When George W. Bush was president, a cottage industry grew up based on his malapropisms. There were enough of them that there was a daily calendar of Bushisms such as “Is our children learning?” and “Make the pie higher,” and you could get t-shirts, mugs and other tchotchkes festooned with them. In Mr. Bush’s case, it wasn’t the sentiment, it was the syntax. All he needed was to debug the vocal subroutine.

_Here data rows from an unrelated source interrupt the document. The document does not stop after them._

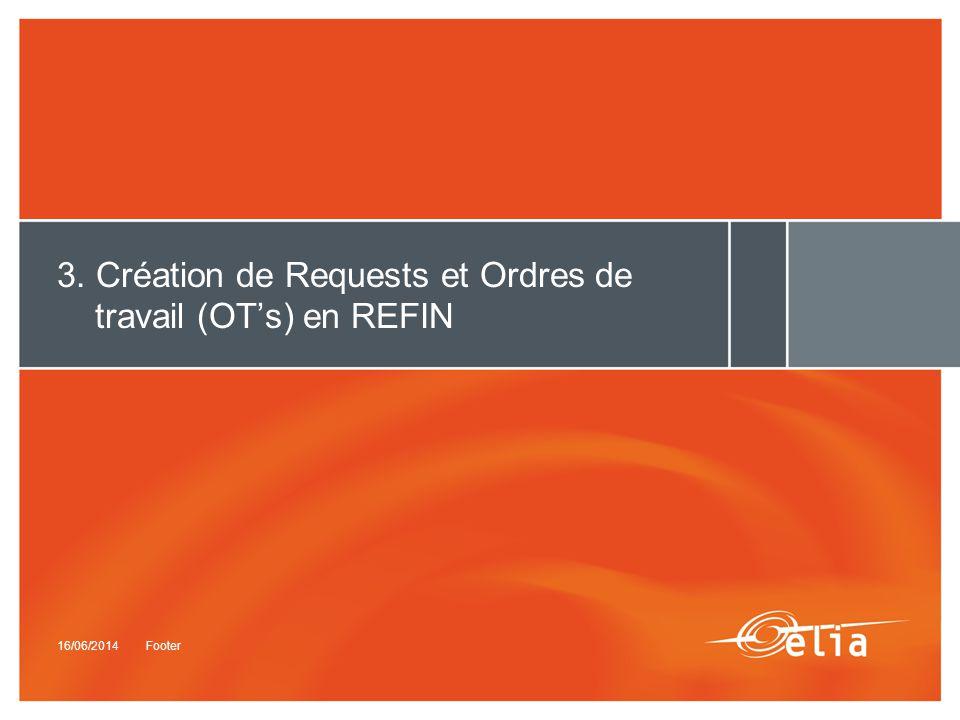 3. Création de Requests et Ordres de travail (OT's) en REFIN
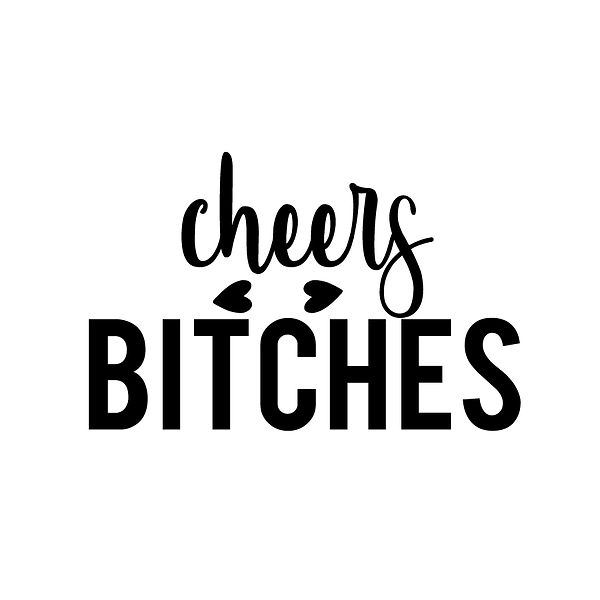 Cheers bitches | Free Printable Sarcastic Quotes T- Shirt Design in Png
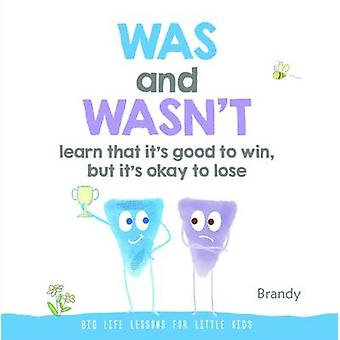Big Life Lessons for Little Kids-Was und Wasn ' t Learn That es Good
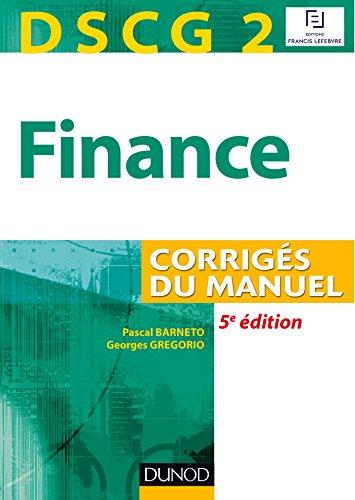 DSCG 2 - Finance - 5e édition - Corrigés du manuel
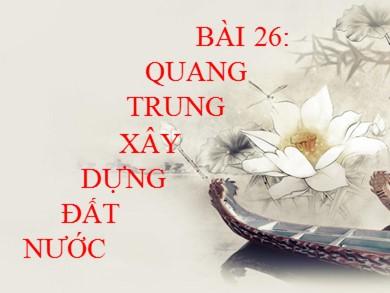 Bài giảng môn Lịch sử khối 7 - Bài 26: Quang Trung xây dựng đất nước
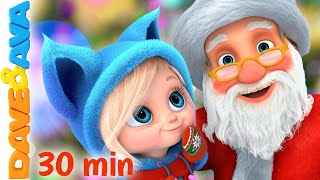 🎅  SANTA | Christmas Songs and Nursery Rhymes by Dave and Ava 🎅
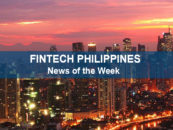 Top 5 Fintech Philippines News of the Week (CW 22)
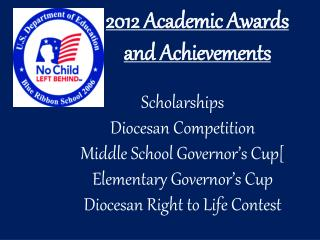 2012 Academic Awards  and Achievements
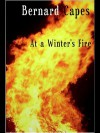 At a Winter's Fire - Bernard Capes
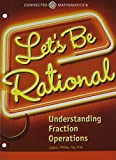 (US) CONNECTED MATHEMATICS 3 STUDENT EDITION GRADE 6: LET'S BE RATIONAL:     UNDERSTANDING FRACTION OPERATIONS COPYRIGHT 2014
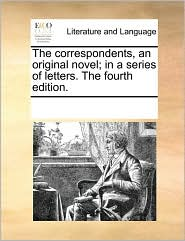 The correspondents, an original novel; in a series of letters. The fourth edition. - See Notes Multiple Contributors
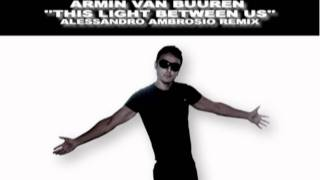 Armin Van Buuren - This Light Between Us (Alessandro Ambrosio remix)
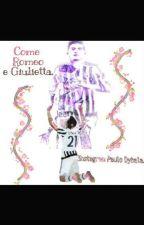 come Romeo e Giulietta|| instagram || paulo dybala || by einoee
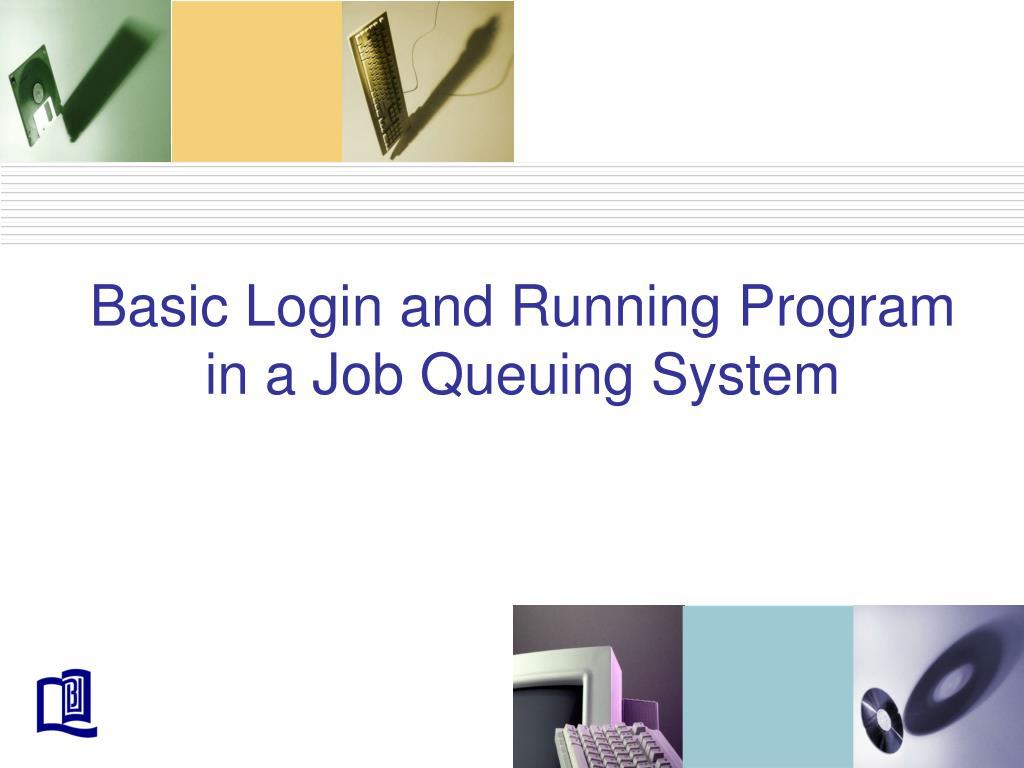 Basic Login and Running Program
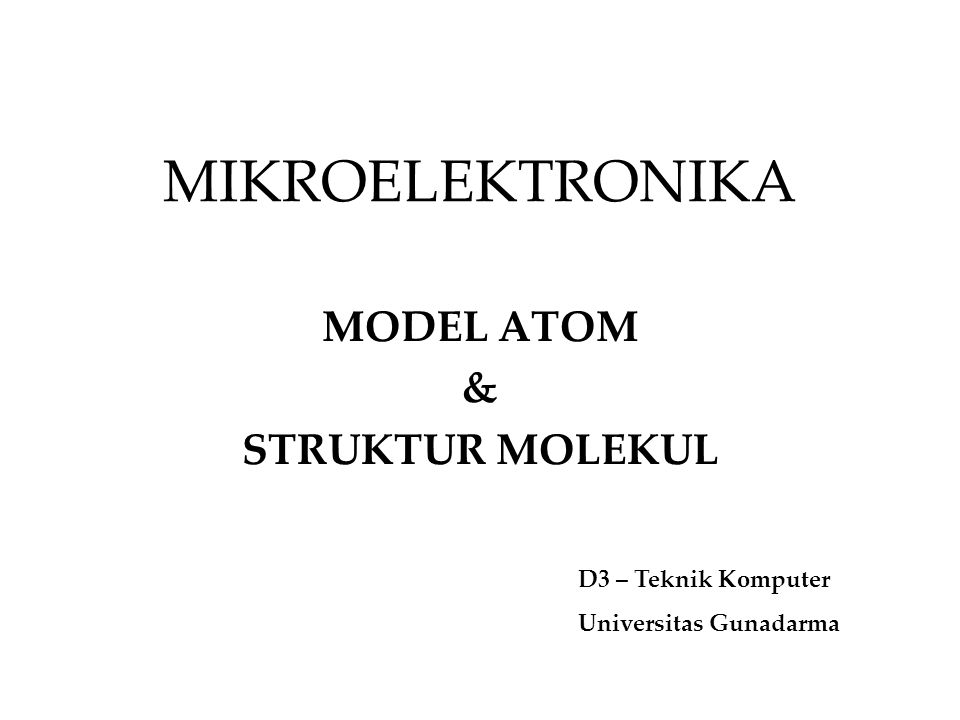 MIKROELEKTRONIKA MODEL ATOM & STRUKTUR MOLEKUL D3 – Teknik Komputer Universitas Gunadarma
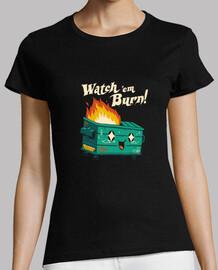 watch em burn shirt mujer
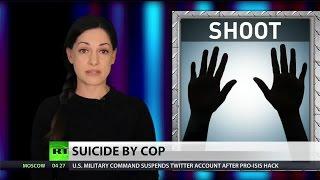 Suicide By Cop: This man's tale speaks volumes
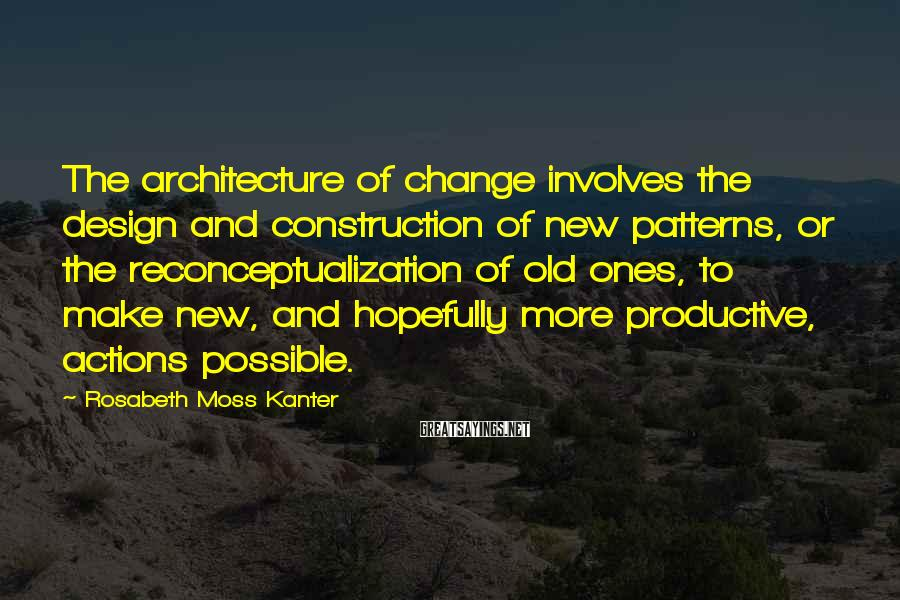 Rosabeth Moss Kanter Sayings: The architecture of change involves the design and construction of new patterns, or the reconceptualization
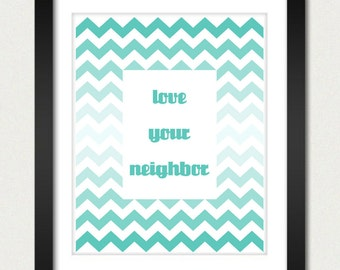 Ombre Chevron Poster - Love Your Neighbor Christian Ombre Poster - Geometric Print - Kitchen / Family Room Poster - 8x10 / 13x19 Poster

Mitt Romney and the rest of the current GOP field cannot make the same excuse. Mr. Malaprop, in the person of Rick Perry, has gone back to his offensively-named ranch, and Michele Bachmann is back on Sacred Sperm patrol in Stillwater, Minnesota. The Sarah Palin Cliche Festival closed out of town. So all we’re left with is a collection of fairly articulate white guys who say what they think out loud and can’t blame it on being tongue-tied. Their little maxims such as “Corporations are people, my friend,” and “Contraception is not okay” are rehearsed. Some media adviser was actually paid to come up with rationales for each of them, and they can’t argue that they’re taken out of context. And even if they were, Mr. Romney’s campaign has already provided us with the justification that “He said it” regardless of the context is good enough to run with.

It used to be that we laughed when a presidential candidate would say something really out there and mangled it in the process. Now they’re saying it like they really mean it.